Pajak Baru Jakarta: 10% untuk Olahraga Air & Padel
Pemerintah Provinsi (Pemprov) DKI Jakarta resmi memberlakukan pajak 10 persen untuk lapangan olahraga padel. Kebijakan ini tertuang dalam Keputusan Kepala Bapenda DKI Jakarta Nomor 257 Tahun 2025, merupakan revisi kedua dari keputusan sebelumnya. Pajak ini dikenakan berdasarkan skema Pajak Barang dan Jasa Tertentu (PBJT).
Andri M. Rijal, Ketua Satuan Pelaksana Penyuluhan dari Pusat Data dan Informasi Pendapatan (Pusdatin) Bapenda DKI Jakarta, menjelaskan bahwa pajak tersebut diberlakukan atas penyediaan jasa hiburan, termasuk penggunaan fasilitas olahraga yang dikomersialkan. Pembayaran pajak bisa melalui biaya masuk, sewa tempat, atau bentuk pembayaran lainnya. Kebijakan ini resmi berlaku mulai 2 Juli 2025.

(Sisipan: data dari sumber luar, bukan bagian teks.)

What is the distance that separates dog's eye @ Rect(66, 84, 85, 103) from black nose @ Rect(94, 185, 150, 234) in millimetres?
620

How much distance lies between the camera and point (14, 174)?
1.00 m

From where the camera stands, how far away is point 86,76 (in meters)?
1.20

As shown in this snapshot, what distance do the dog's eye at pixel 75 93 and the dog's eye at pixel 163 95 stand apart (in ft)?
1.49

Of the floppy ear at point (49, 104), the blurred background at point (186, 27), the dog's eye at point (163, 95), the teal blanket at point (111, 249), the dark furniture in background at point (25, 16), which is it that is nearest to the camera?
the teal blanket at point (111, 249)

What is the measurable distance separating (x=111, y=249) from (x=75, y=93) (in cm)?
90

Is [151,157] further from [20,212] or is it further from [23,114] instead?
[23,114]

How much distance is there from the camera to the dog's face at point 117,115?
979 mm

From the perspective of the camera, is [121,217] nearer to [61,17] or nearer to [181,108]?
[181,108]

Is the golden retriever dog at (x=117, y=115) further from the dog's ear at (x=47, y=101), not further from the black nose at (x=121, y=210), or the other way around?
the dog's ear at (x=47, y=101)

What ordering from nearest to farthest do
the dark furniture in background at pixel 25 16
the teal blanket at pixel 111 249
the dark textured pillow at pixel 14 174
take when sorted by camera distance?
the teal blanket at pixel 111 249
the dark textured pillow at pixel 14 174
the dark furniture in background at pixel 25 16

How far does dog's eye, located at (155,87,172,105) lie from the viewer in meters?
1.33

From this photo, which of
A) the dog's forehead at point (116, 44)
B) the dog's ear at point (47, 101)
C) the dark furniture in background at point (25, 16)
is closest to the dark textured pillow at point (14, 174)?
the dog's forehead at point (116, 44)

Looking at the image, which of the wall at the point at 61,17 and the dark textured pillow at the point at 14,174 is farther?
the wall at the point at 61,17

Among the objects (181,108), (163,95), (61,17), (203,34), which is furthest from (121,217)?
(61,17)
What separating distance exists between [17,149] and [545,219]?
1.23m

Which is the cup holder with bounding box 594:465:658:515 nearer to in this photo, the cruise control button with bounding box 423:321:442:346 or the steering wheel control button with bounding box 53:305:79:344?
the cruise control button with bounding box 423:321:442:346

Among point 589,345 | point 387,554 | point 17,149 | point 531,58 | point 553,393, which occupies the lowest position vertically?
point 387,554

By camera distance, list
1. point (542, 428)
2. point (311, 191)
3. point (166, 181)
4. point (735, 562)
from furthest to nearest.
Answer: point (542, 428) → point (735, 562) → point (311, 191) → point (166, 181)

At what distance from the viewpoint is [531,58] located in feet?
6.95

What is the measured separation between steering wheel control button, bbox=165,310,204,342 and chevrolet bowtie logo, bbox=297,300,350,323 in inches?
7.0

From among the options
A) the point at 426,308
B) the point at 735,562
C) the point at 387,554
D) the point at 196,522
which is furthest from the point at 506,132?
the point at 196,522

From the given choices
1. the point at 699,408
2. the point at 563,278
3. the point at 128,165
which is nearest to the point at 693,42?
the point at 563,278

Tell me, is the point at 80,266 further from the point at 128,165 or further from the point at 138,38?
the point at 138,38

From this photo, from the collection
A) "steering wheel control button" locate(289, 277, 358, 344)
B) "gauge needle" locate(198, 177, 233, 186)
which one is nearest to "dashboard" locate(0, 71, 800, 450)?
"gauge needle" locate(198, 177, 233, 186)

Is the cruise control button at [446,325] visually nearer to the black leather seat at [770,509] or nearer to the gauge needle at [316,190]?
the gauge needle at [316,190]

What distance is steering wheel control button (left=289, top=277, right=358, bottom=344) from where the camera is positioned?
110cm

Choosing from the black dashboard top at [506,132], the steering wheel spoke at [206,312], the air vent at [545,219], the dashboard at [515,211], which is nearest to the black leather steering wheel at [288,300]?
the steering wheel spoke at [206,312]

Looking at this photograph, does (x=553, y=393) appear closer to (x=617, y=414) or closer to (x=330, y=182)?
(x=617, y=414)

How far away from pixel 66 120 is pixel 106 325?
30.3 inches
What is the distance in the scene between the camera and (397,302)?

Pajak 10 Persen untuk Fasilitas Olahraga di Jakarta
Pemprov DKI Jakarta menerapkan pajak 10 persen untuk berbagai jenis fasilitas olahraga. Kebijakan ini bertujuan untuk meningkatkan pendapatan daerah sekaligus mengatur sektor olahraga komersial di Jakarta.
Penerapan pajak ini mencakup berbagai jenis tempat olahraga, tidak hanya lapangan padel. Hal ini bertujuan untuk menciptakan kesetaraan dan transparansi dalam perpajakan sektor olahraga.

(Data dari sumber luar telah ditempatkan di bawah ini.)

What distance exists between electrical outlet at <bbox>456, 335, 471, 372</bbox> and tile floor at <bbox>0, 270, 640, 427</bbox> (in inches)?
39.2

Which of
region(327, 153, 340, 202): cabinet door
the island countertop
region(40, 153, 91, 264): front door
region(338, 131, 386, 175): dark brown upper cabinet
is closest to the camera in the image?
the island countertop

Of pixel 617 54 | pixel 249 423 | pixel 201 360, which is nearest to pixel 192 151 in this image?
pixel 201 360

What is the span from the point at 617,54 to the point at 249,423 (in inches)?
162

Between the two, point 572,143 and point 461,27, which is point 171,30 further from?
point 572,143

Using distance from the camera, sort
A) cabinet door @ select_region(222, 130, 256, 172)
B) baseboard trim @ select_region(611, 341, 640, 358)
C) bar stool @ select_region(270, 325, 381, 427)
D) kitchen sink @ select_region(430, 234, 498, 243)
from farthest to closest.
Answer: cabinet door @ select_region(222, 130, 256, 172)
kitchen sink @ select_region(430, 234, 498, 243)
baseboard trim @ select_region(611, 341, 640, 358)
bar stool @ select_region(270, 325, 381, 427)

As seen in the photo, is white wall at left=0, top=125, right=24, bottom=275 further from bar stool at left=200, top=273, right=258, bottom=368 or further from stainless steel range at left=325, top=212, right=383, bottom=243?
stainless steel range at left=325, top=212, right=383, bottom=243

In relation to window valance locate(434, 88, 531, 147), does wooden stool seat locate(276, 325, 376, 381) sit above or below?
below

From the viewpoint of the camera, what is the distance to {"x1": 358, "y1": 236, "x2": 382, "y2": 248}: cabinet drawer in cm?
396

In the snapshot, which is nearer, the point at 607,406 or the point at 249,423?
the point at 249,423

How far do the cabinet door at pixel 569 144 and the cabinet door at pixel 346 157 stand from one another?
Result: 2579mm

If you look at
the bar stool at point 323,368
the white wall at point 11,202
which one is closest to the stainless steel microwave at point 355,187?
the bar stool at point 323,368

Jenis Olahraga yang Terkena Pajak
Selain lapangan padel, sejumlah fasilitas olahraga lainnya juga dikenakan pajak PBJT Jasa Kesenian dan Hiburan sebesar 10 persen. Daftar lengkapnya cukup beragam dan meliputi berbagai jenis olahraga populer.

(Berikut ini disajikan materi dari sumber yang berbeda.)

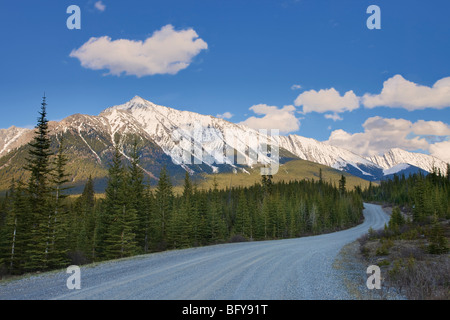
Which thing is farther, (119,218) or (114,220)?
(114,220)

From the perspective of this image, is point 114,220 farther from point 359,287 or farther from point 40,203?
point 359,287

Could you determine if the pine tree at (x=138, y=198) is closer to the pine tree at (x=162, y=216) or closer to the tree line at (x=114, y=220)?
the tree line at (x=114, y=220)

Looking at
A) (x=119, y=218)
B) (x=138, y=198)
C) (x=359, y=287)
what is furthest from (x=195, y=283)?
(x=138, y=198)

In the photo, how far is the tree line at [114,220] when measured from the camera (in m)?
27.0

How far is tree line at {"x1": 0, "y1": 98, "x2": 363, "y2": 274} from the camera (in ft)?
88.7

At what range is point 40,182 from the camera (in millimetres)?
28734

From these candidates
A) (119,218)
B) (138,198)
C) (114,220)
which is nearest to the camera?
(119,218)

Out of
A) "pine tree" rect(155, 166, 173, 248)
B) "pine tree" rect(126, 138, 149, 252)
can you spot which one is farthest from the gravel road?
"pine tree" rect(155, 166, 173, 248)

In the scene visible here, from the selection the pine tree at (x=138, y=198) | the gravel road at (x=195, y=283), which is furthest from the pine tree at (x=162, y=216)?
the gravel road at (x=195, y=283)

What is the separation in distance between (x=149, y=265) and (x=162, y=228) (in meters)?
30.7

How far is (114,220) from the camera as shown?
102 feet

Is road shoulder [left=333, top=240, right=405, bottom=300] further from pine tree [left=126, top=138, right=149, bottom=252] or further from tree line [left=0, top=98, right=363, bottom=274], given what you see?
pine tree [left=126, top=138, right=149, bottom=252]
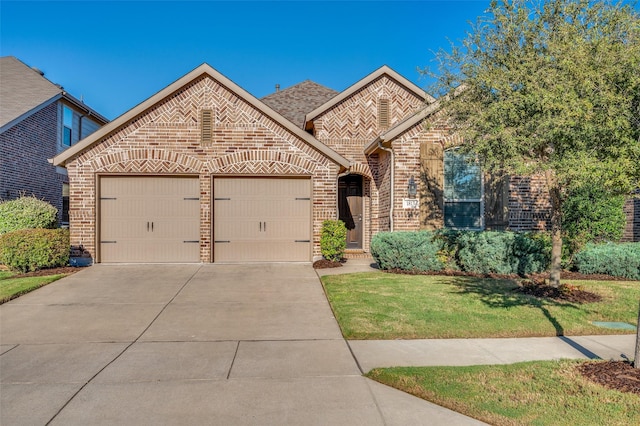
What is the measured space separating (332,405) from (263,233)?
29.3 feet

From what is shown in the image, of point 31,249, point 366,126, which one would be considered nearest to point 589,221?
point 366,126

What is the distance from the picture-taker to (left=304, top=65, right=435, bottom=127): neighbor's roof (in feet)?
52.4

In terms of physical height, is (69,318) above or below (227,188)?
below

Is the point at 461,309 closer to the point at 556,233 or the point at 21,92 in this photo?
the point at 556,233

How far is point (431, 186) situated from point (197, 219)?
6.94 metres

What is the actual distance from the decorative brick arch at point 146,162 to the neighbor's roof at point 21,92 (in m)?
6.38

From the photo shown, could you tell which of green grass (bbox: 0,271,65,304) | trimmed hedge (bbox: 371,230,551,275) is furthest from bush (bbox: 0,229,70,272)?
trimmed hedge (bbox: 371,230,551,275)

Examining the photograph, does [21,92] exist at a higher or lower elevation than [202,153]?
higher

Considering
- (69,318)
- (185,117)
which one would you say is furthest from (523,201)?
(69,318)

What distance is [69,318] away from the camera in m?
7.32

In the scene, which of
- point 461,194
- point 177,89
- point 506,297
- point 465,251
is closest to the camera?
point 506,297

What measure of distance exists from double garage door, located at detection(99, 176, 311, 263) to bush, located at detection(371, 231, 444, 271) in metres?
2.53

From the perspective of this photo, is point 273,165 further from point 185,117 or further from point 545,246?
point 545,246

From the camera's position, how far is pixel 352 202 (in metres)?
16.6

Berikut beberapa contoh fasilitas olahraga yang dikenakan pajak: tempat kebugaran (termasuk yoga, pilates, dan zumba), lapangan futsal, sepak bola, mini soccer, tenis, bulu tangkis, basket, voli, tenis meja, squash, panahan, bisbol, sofbol, lapangan tembak, tempat bowling, biliar, panjat tebing, ice skating, berkuda, sasana tinju/bela diri, atletik/lari, dan jetski.
Penjelasan Lebih Lanjut Mengenai Jenis Olahraga yang Dikenakan Pajak
Tempat kebugaran, termasuk kelas yoga atau pilates, dikenakan pajak atas jasa yang diberikan. Ini berlaku juga untuk fasilitas olahraga lain yang bersifat komersial.
Lapangan olahraga seperti futsal, sepak bola, bulu tangkis, dan lain-lain termasuk dalam kategori yang dikenakan pajak. Besaran pajak dihitung berdasarkan biaya penggunaan fasilitas tersebut.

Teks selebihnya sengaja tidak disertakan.